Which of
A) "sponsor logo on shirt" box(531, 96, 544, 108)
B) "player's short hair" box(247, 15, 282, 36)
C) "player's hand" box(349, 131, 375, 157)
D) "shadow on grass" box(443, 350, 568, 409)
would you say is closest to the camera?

### Task description
Output every line of the records above verbatim, changing nothing and adding nothing.

### Correct response
Which of
A) "sponsor logo on shirt" box(531, 96, 544, 108)
B) "player's short hair" box(247, 15, 282, 36)
C) "player's hand" box(349, 131, 375, 157)
D) "shadow on grass" box(443, 350, 568, 409)
would you say is closest to the camera?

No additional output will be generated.